The key/value pairs docmeta validates — type, title, timestamp, and so on. Metadata is what an extractor pulls out of a document’s frontmatter; everything in docmeta after extraction operates on this generic key/value shape, regardless of the original format. docmeta checks the presence and format of metadata, never the document’s prose.

The format-specific component that reads metadata out of a document. docmeta has one extractor per input format — Markdown, MDX, AsciiDoc, reStructuredText, XML, and HTML. The extractor is the only part of docmeta that knows about a file’s format; once it produces metadata, validation and reporting work the same for every format. You can force a specific extractor with --as, which is required when reading from stdin. See Supported formats.

A JSON Schema document that declares which metadata fields are required, which are optional, and what shape each value must take. docmeta validates a file’s metadata against one or more schemas. A schema can be shipped with docmeta (a builtin), a local file, or a remote URL.

The one-or-more schemas resolved for a single file. docmeta resolves a schema set per file, then validates the file’s metadata against every schema in it. A file passes only when it satisfies all schemas in its set, and each reported error is tagged with the schema that produced it. See Schema resolution.

A pointer to a schema — what appears in a --schema flag, a document’s $schema key, or config. docmeta classifies each reference into one of three kinds by its shape:

  • builtin — a vendor:name:version id such as google:okf:0.1, resolved to a schema shipped with docmeta.
  • file — a .json path or any path with a separator, such as ./my.schema.json, resolved from the local filesystem.
  • url — an http:// or https:// URL, fetched over the network.

See Reference kinds.

A reserved key a document can put in its own metadata to name the schema(s) it should be validated against — a single reference or a list. Because it’s a docmeta directive rather than real metadata, $schema is stripped before validation, so a schema with additionalProperties: false won’t flag it. In the precedence chain it sits above config but below a --schema flag. See The $schema key in a file.
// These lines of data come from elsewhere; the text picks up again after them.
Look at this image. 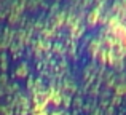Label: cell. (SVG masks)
I'll return each mask as SVG.
<instances>
[{
  "label": "cell",
  "mask_w": 126,
  "mask_h": 115,
  "mask_svg": "<svg viewBox=\"0 0 126 115\" xmlns=\"http://www.w3.org/2000/svg\"><path fill=\"white\" fill-rule=\"evenodd\" d=\"M97 21H99V13L94 10V11H91V13L88 15V24L93 27V26H96V24H97Z\"/></svg>",
  "instance_id": "2"
},
{
  "label": "cell",
  "mask_w": 126,
  "mask_h": 115,
  "mask_svg": "<svg viewBox=\"0 0 126 115\" xmlns=\"http://www.w3.org/2000/svg\"><path fill=\"white\" fill-rule=\"evenodd\" d=\"M26 75H27V67H26L24 64H22V66H19V69L16 70V77L22 78V77H26Z\"/></svg>",
  "instance_id": "3"
},
{
  "label": "cell",
  "mask_w": 126,
  "mask_h": 115,
  "mask_svg": "<svg viewBox=\"0 0 126 115\" xmlns=\"http://www.w3.org/2000/svg\"><path fill=\"white\" fill-rule=\"evenodd\" d=\"M32 115H49L46 110H40V112H35V110H32Z\"/></svg>",
  "instance_id": "4"
},
{
  "label": "cell",
  "mask_w": 126,
  "mask_h": 115,
  "mask_svg": "<svg viewBox=\"0 0 126 115\" xmlns=\"http://www.w3.org/2000/svg\"><path fill=\"white\" fill-rule=\"evenodd\" d=\"M49 115H61L59 112H53V114H49Z\"/></svg>",
  "instance_id": "5"
},
{
  "label": "cell",
  "mask_w": 126,
  "mask_h": 115,
  "mask_svg": "<svg viewBox=\"0 0 126 115\" xmlns=\"http://www.w3.org/2000/svg\"><path fill=\"white\" fill-rule=\"evenodd\" d=\"M110 29L113 32V35L117 37V40L121 43V47L126 48V26L120 24L117 19H112L110 21Z\"/></svg>",
  "instance_id": "1"
}]
</instances>
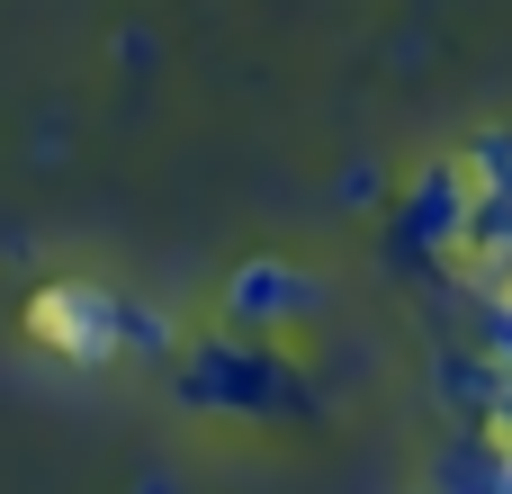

A different use of the same key, found inside a schema rather than a document. There, $schema is the meta-schema URI that declares the schema’s dialect — for example https://json-schema.org/draft/2020-12/schema. docmeta reads it to decide which validator to compile the schema with. Don’t confuse it with the document $schema above: one selects a dialect, the other selects which schema validates a document.

A version of the JSON Schema specification — Draft 2020-12, 2019-09, draft-07, draft-06, or draft-04. docmeta auto-detects a schema’s dialect from its $schema meta-schema URI and compiles it with the matching validator; a missing or unrecognized URI falls back to Draft 2020-12. Schemas of different dialects can coexist in one run. See Dialects.

The standard (RFC 6901) syntax docmeta uses to name the field an error is about. A pointer like /tags/0 means “the first item of the tags array”; an empty pointer (shown as (root) in pretty output) means the document as a whole — most often a required field that’s missing entirely. Pointers appear in error output and in the instancePath field of JSON output.

The Open Knowledge Format, whose v0.1 schema (google:okf:0.1) ships with docmeta as the built-in default. OKF requires only type and treats every other field — title, description, resource, tags, timestamp — as recommended, tolerating unknown keys. It’s what validates your files when nothing else is configured. See the built-in OKF schema.

In docmeta, “override” has two related senses:

  • A config overrides entry assigns a schema set to files matching a glob, so different folders can use different schemas. See Apply different schemas to different folders.
  • More broadly, schema resolution is a chain of overrides: a --schema flag overrides a document’s $schema, which overrides config overrides, which overrides config schemas, which overrides the built-in default. The first source that yields a schema wins. See Precedence.

Two distinct operations, exposed as two commands. Extraction reads metadata out of a document — the get command prints named field values and validates nothing. Validation checks that extracted metadata satisfies its schema set — the validate command, the one CI gates on. Every validation begins with an extraction, but you can extract without validating. See the CLI reference.